_Alıntı Metin_
.....

O an anlıyorum. Kadere inanmıyormuşum. Tanrı falan hep safsataymış benim için. Varsa yoksa tercihler. Kırmızı uçan balıkları tercih ediyormuşum. Açık camları ve gezgin kaplumbağaları. Ben karabasanlarla büyüdüm. Camları sıkı sıkı kapatmayı ve kapılara kilit üzerine kilit takmayı biliyorum.
Hep kendimi korumam gerektiğini sanıyorum. Kaybetmemem gerektiğine inanıyorum.

….

Aslında hiçbiri. Kaybetsem de olur kaybetmesem de olur. Kuş misal, kaybetti. Ama kaybedene kadar uçtu. Çünkü korku nedir bilmiyordu. Şu durumda ölümü bir kazanç mı kayıp mı?
Ama diyorum, bu canına mal oldu.
Uçabilecekken, sırf korktuğu için uçmayan kuşa bu korku neye mal olur, onu da düşün.
Düşünüyorum, içim ürperiyor.
Ben hiçbir şeyden korkmuyor muyum gerçekten, diye soruyorum.

.....

_Çıkarılan Bilgiler_
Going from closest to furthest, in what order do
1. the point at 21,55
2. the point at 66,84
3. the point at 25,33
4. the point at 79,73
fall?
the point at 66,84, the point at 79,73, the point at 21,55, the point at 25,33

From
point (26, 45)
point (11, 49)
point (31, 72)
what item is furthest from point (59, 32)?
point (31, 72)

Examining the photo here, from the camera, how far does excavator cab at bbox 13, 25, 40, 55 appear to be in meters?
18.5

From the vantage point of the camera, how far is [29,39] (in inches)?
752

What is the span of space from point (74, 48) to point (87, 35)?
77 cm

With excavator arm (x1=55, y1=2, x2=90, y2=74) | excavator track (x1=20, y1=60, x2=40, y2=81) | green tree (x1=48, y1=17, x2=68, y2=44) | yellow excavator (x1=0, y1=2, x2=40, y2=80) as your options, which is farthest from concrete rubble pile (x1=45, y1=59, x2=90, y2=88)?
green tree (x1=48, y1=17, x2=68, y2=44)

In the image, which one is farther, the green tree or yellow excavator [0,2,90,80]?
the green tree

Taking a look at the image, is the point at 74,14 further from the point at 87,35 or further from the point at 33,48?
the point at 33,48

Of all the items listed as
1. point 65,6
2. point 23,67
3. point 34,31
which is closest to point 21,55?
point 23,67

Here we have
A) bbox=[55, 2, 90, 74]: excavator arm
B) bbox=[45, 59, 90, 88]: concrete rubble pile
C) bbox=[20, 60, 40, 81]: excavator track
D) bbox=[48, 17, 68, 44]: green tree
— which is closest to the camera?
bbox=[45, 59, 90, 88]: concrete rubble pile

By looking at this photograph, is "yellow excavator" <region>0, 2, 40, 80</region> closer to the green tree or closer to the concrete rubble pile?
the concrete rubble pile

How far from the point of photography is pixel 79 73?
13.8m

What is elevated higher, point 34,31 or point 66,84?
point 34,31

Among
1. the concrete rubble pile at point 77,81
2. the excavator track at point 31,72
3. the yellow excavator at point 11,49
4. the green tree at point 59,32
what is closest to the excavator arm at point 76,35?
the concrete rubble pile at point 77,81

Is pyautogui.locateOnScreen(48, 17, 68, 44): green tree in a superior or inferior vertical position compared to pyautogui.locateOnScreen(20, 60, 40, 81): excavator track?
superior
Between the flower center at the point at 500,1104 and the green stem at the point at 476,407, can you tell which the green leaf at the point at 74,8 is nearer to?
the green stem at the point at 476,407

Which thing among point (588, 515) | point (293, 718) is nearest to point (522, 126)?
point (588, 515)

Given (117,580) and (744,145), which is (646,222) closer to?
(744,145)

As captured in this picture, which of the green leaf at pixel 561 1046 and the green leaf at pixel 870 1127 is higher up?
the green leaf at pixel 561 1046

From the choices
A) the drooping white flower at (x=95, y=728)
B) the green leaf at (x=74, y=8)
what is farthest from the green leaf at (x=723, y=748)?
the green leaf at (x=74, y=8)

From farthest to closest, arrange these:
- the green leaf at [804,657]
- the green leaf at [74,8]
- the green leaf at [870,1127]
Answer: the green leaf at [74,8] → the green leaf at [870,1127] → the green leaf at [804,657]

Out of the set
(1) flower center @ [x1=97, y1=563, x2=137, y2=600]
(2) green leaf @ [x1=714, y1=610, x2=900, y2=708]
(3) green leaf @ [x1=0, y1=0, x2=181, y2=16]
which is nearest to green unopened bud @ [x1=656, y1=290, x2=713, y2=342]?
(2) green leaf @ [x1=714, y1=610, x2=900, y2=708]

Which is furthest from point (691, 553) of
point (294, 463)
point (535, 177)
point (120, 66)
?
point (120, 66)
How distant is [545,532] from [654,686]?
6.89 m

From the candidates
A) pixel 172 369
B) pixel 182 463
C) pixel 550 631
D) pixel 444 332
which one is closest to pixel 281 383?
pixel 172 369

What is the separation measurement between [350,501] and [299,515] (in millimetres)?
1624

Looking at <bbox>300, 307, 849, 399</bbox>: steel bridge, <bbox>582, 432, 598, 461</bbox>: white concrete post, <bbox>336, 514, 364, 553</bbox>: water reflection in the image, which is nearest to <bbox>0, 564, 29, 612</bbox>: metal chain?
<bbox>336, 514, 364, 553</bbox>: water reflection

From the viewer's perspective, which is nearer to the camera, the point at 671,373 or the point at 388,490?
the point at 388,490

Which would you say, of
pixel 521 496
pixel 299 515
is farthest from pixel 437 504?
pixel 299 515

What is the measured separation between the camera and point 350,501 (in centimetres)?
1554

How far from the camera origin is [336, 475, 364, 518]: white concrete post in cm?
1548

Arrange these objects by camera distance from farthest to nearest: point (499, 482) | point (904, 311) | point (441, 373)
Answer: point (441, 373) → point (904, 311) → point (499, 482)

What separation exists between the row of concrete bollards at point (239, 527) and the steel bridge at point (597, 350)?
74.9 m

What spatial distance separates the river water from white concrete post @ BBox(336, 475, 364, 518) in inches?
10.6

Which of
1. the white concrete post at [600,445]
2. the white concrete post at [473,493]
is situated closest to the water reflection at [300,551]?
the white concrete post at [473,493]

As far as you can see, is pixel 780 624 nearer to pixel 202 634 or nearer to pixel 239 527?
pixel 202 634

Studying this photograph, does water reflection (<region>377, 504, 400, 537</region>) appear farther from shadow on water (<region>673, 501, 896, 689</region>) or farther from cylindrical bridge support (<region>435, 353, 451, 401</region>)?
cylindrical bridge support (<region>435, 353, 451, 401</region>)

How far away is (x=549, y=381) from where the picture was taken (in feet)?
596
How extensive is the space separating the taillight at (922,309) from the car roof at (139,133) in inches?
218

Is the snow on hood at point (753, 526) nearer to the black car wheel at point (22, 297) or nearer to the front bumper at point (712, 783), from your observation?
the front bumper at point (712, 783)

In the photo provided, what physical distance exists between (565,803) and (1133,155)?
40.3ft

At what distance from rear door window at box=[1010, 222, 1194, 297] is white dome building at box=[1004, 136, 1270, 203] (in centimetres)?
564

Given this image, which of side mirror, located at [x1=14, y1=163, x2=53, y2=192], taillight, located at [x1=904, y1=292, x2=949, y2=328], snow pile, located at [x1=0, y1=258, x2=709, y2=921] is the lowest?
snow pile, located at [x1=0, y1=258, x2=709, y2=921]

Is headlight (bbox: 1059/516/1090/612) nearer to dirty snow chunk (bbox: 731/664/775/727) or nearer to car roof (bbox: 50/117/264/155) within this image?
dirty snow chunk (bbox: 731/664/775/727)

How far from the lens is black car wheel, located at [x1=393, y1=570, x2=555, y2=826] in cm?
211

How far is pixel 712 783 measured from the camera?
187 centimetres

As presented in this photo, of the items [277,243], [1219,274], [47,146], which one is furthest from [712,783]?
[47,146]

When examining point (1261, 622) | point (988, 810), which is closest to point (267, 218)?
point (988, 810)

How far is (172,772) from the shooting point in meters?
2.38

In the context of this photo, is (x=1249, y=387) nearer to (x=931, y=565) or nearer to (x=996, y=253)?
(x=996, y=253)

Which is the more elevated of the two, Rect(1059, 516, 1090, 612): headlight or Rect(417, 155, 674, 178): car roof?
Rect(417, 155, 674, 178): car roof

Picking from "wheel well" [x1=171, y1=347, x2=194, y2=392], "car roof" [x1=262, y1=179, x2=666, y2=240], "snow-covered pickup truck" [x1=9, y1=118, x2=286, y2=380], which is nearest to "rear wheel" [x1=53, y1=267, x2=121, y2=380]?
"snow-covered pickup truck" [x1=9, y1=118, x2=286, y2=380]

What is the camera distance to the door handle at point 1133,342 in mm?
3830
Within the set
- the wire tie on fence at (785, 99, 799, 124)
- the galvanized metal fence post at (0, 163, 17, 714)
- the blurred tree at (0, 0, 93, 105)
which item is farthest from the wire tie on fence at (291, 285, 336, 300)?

.....

_Alıştırma Tanımı_
Alıntı metne dayanarak şu soruları cevaplayın ve cevapları da aynı numaralarla yazın:
1. Karabasanlarla büyüdüğünü söyleyen anlatıcı neleri bildiğini belirtiyor?
2. Metne göre kuş, kaybedene kadar neden uçtu?
3. Anlatıcı son cümlede kendine ne soruyor?

_Alıştırmanın Çözümü_
1. Camları sıkı sıkı kapatmayı ve kapılara kilit üzerine kilit takmayı bildiğini belirtiyor.
2. Korku nedir bilmediği için uçtu.
3. Gerçekten hiçbir şeyden korkmayıp korkmadığını soruyor.